Location to publish standards

Contribute schemas to https://github.com/internetarchive/openlibrary-client/tree/master/olclient/schemata

See also:

  • Wiki for technical / internal
  • OL Help -> FAQ
  • OL Developers -> Developer Center

Things to standardise

  • Titles (Title Case / other?) ** need to capture original-language titles and edition-language titles ** the usual English rules for Title Case are often not applicable in other languages. Storing Sentence Case is preferred, as it is much easier to read and can be automatically converted to Title Case if necessary.
  • Subtitle rules and field splitting

*Author name (OL uses "natural order") How to handle initials / full name vs. commonly know as, aliases and pen-names. Books of an author published under different names is meaningful in many (most?) cases. ** rather than reinvent the wheel, adopt either ISNI or VIAF identifier once found and provide URLs ** prefer the ISNI author name, disinverted, list any others under alternative names

  • Roles, Multiple Authors, Editors, Illustrators etc

  • Subjects: authority, case, special tags

  • Formats: Hardcover / Softcover -- many synonyms

  • Dimensions / weight etc... link to external librarianship standards? ** Source metadata may simply give 8vo, or inch-measure. Should auto-convert to approximate cm for consistency, i18n. ** Dimensions harvested from amazon.com are inches, while the other national amazon sites (e.g. amazon.de) use cm.

  • ISBNs, fields (10, 13 + other), strip non-digits, do the checksum, validate that the target was actually published **A huge number of bogus ISBNs were created from bad amazon records in 2008, these should be stripped or at least downgraded to ASINs if they cannot be validated as extant on Worldcat

  • Dates (currently free text, I have found at least one example of Asian dates with kanji month and day). Approximate dates? **It's the year that matters for copyright, that has to be consistent. Month and day are rarely useful for disambiguation of editions.

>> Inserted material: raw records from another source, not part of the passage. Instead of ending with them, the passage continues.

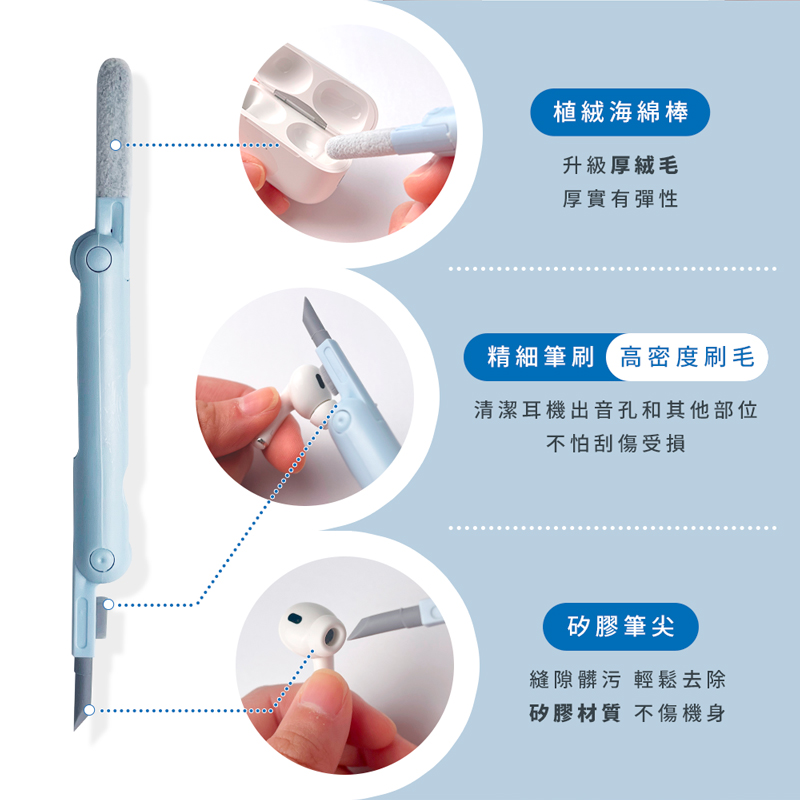 植絨海綿棒

升級厚絨毛
厚實有彈性

精細筆刷 高密度刷毛

清潔耳機出音孔和其他部位
不怕刮傷受損

矽膠筆尖

縫隙髒污 輕鬆去除
矽膠材質 不傷機身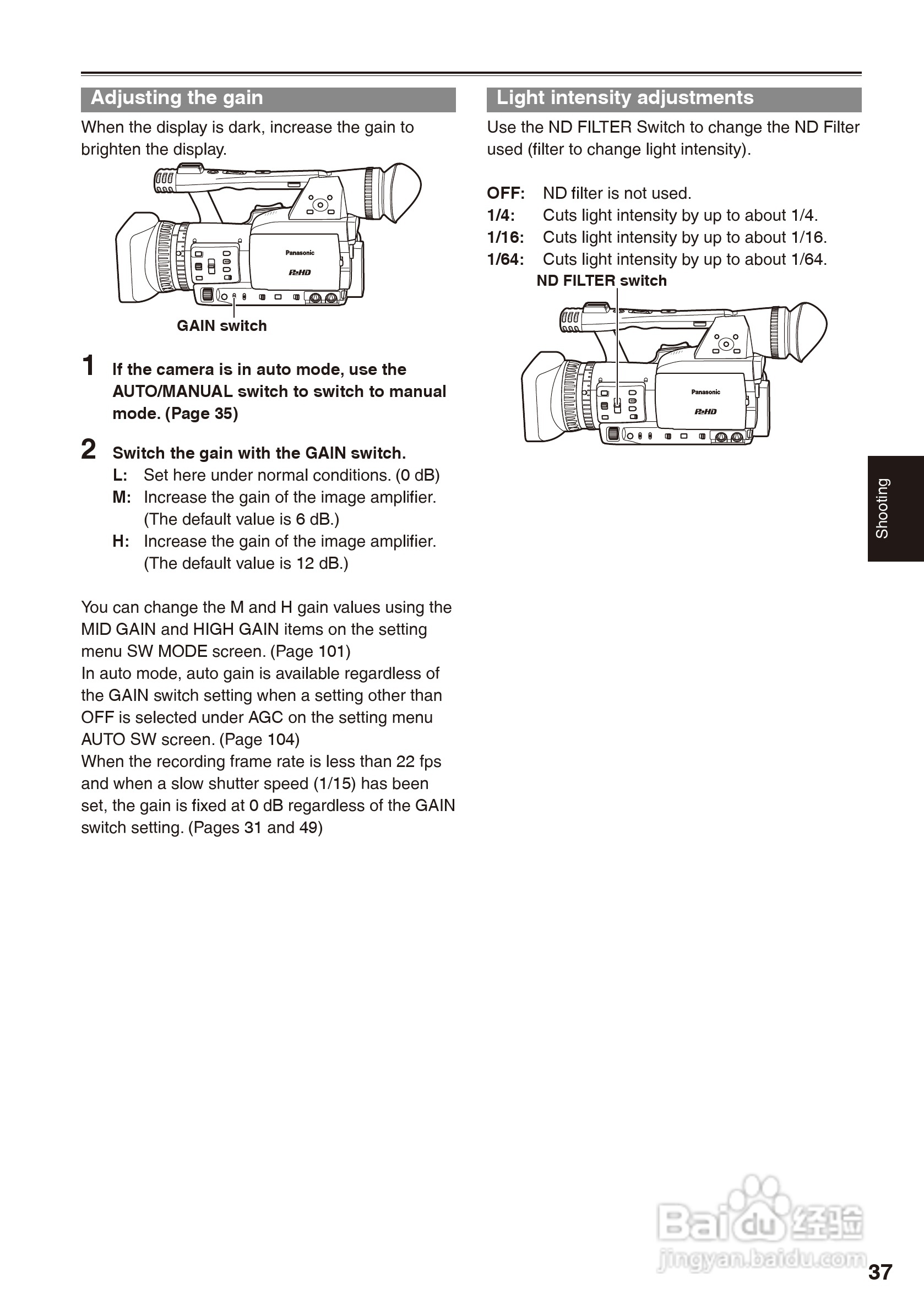 Adjusting the gain

When the display is dark, increase the gain to brighten the display.

Panasonic
P2HD

GAIN switch

1 If the camera is in auto mode, use the AUTO/MANUAL switch to switch to manual mode. (Page 35)

2 Switch the gain with the GAIN switch.
L: Set here under normal conditions. (0 dB)
M: Increase the gain of the image amplifier. (The default value is 6 dB.)
H: Increase the gain of the image amplifier. (The default value is 12 dB.)

You can change the M and H gain values using the MID GAIN and HIGH GAIN items on the setting menu SW MODE screen. (Page 101)
In auto mode, auto gain is available regardless of the GAIN switch setting when a setting other than OFF is selected under AGC on the setting menu AUTO SW screen. (Page 104)
When the recording frame rate is less than 22 fps and when a slow shutter speed (1/15) has been set, the gain is fixed at 0 dB regardless of the GAIN switch setting. (Pages 31 and 49)

Light intensity adjustments

Use the ND FILTER Switch to change the ND Filter used (filter to change light intensity).

OFF: ND filter is not used.
1/4: Cuts light intensity by up to about 1/4.
1/16: Cuts light intensity by up to about 1/16.
1/64: Cuts light intensity by up to about 1/64.

ND FILTER switch

Panasonic
P2HD

Shooting

Baidu 经验
jingyan.baidu.com

37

  • External links: VIAF, Wikidata, ISNI, perhaps wikipedia **confusion over ASIN and OCAID where users sometimes paste URLs instead of ids. **Many of the other ids are also mishandled in the current UI (e.g. BNF). A preview would help. **Whether the URL or just the basic id is the input, the full URL ought to be resolved and validated at edit time. **For external links from a OLnnnnA author record, full URLs should be stored for the titles "VIAF", "ISNI", and "Wikidata" **External links should not be stored for undifferentiated records

  • Allowable fields in OL records, currently there can be free fields on records, do we want this / how to manage it if we do?

  • Which things are arrays, should they be? i.e. an edition's 'works' is an array, but no edition has more than one(?) Same with 'publishers' **Allowing more than one work record per edition might be a helpful step towards merging them. Alternately allow the various work records to link back to the oldest (or per WorldCat's algorithm to the smallest-valued identifier)

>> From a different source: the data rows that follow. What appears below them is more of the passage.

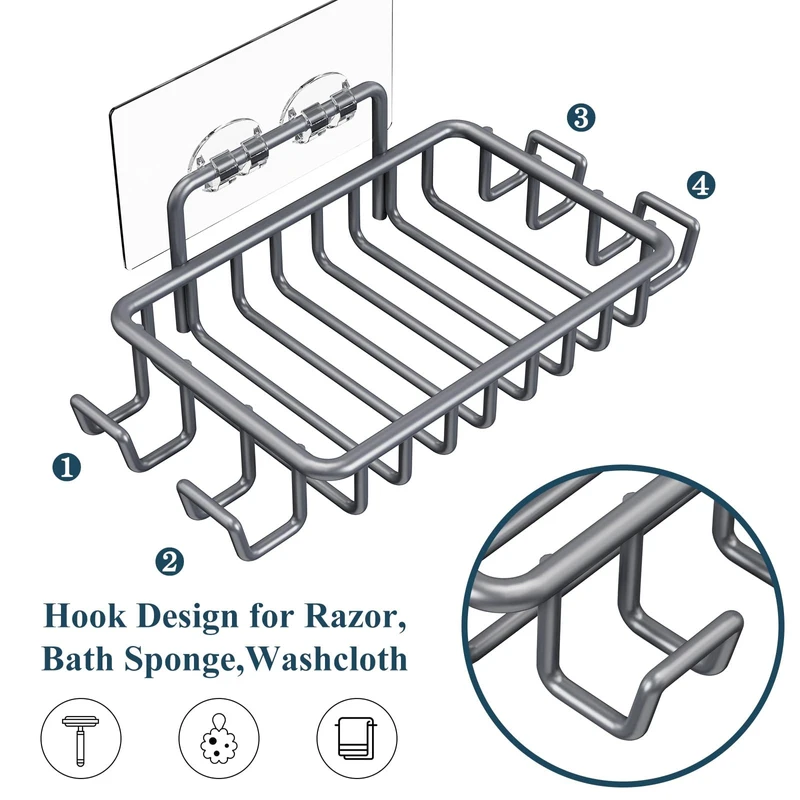 3

4

1

2

Hook Design for Razor, Bath Sponge,Washcloth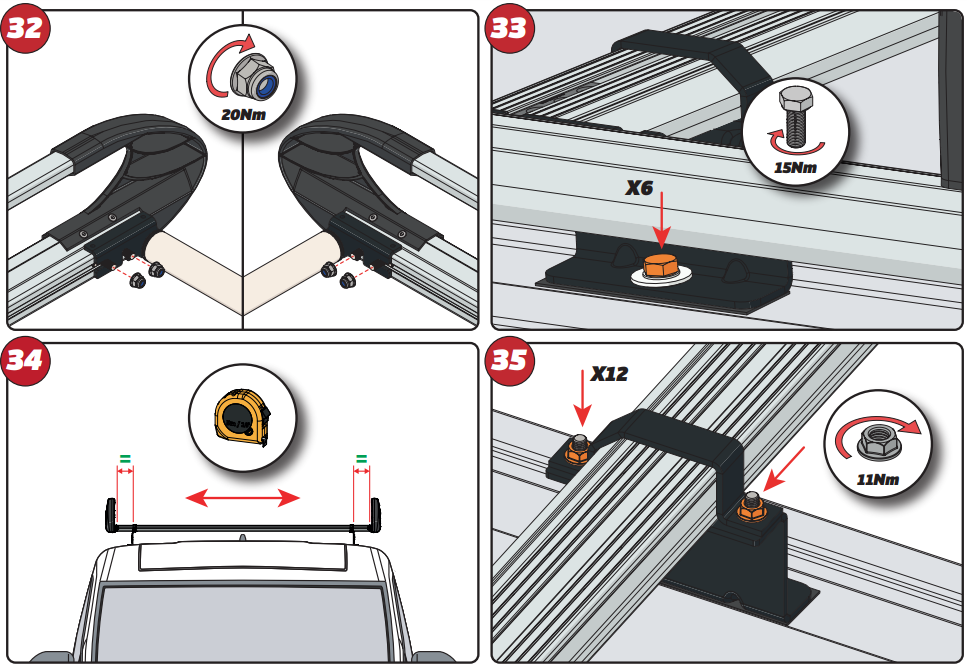 32

20Nm

33

15Nm

X6

34

=

=

35

X12

11Nm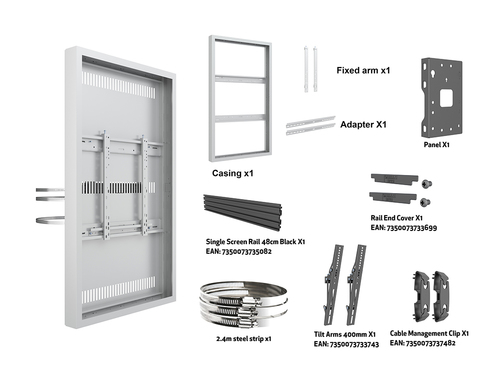 Fixed arm x1

Adapter X1

Panel X1

Casing x1

Rail End Cover X1
EAN: 7350073733699

Single Screen Rail 48cm Black X1
EAN: 7350073735082

2.4m steel strip x1

Tilt Arms 400mm X1
EAN: 7350073733743

Cable Management Clip X1
EAN: 7350073737482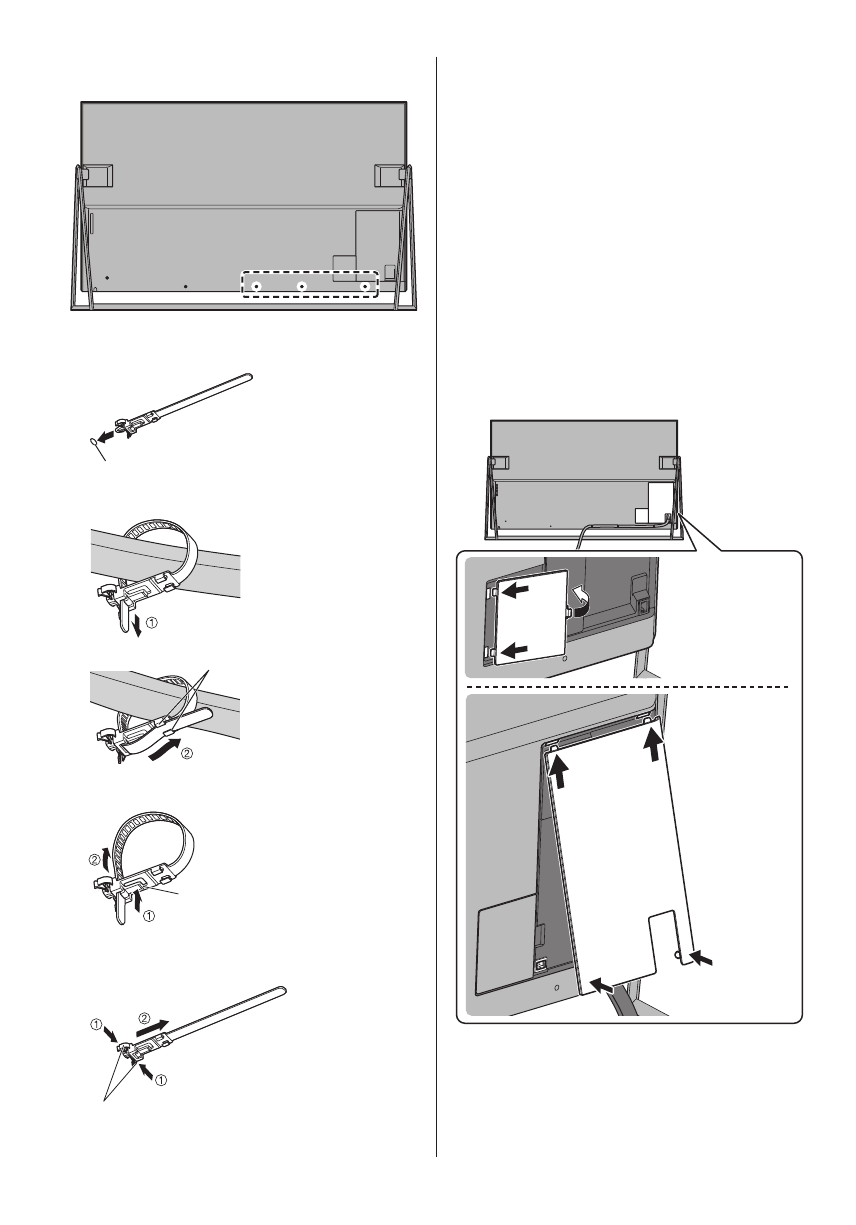 ①
②
②
①
②
①
①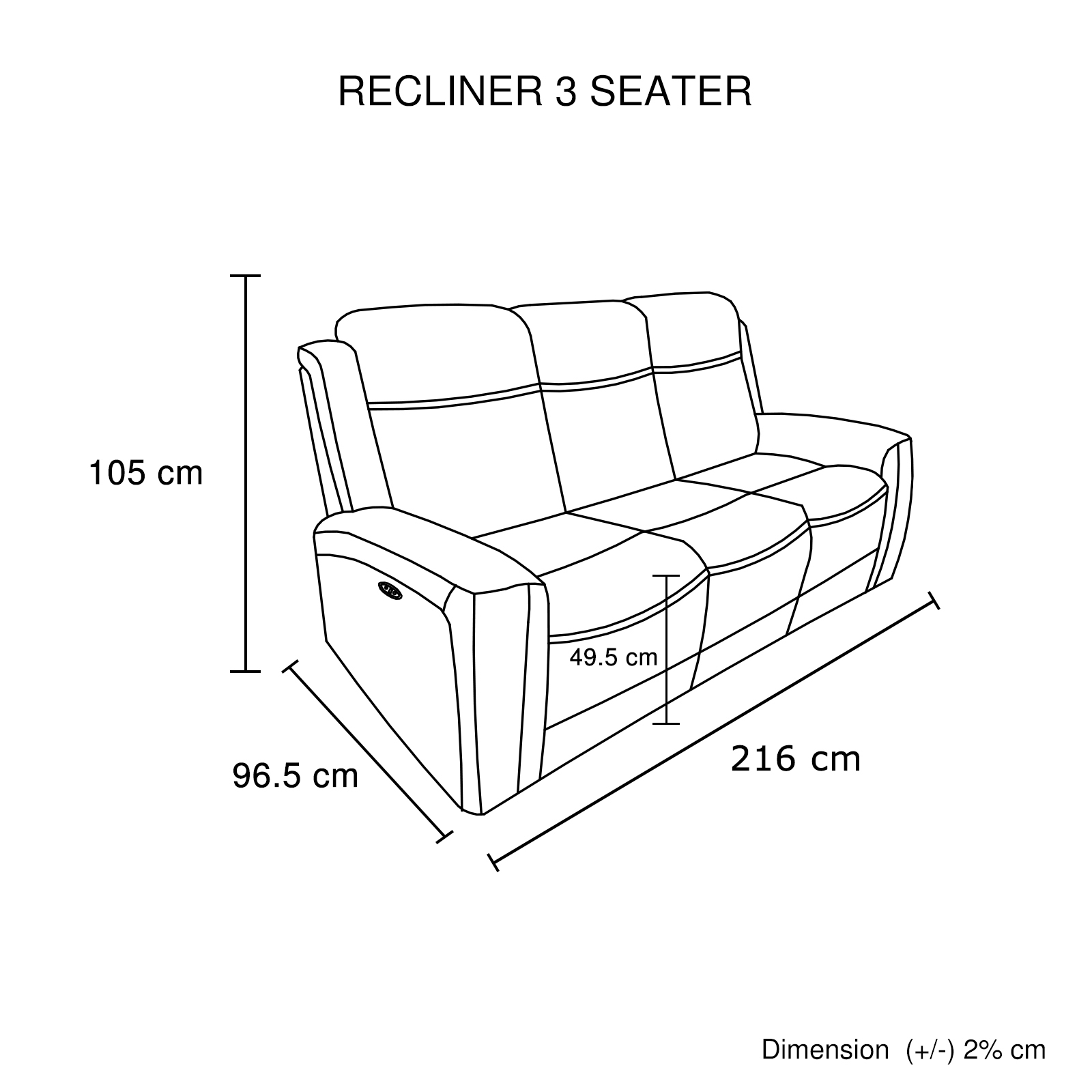 RECLINER 3 SEATER

105 cm

49.5 cm

96.5 cm

216 cm

Dimension (+/-) 2% cm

  • Field standards, some keys are named-key: {type/value} [last_modified, created], others named-key: value [isbn_13, publish_date], and others named-key: {key: value} [type]

  • Clarity of why and which, document and explain for users + check consistency when adding new fields.

  • Unicode -- NFC.. what are the implications for search? Define expectations and create some tests for Solr behaviour? ** for searches and type-ahead behaviours must use case-insensitive, diacritic-insensitive matching

  • Other -- please add